[What this task involves]
Which lines below contain "fill"? Copy every one of them.

Entries taken from a collection
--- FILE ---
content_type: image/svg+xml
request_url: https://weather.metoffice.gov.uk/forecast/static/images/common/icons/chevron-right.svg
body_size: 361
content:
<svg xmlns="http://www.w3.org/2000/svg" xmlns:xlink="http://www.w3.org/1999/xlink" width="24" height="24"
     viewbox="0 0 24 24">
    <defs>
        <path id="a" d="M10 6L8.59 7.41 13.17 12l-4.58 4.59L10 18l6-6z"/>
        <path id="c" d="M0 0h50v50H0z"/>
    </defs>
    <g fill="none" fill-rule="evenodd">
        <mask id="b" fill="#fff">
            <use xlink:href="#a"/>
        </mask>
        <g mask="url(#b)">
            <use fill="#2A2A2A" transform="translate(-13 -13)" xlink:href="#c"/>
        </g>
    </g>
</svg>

[Solution]
    <g fill="none" fill-rule="evenodd">
        <mask id="b" fill="#fff">
            <use fill="#2A2A2A" transform="translate(-13 -13)" xlink:href="#c"/>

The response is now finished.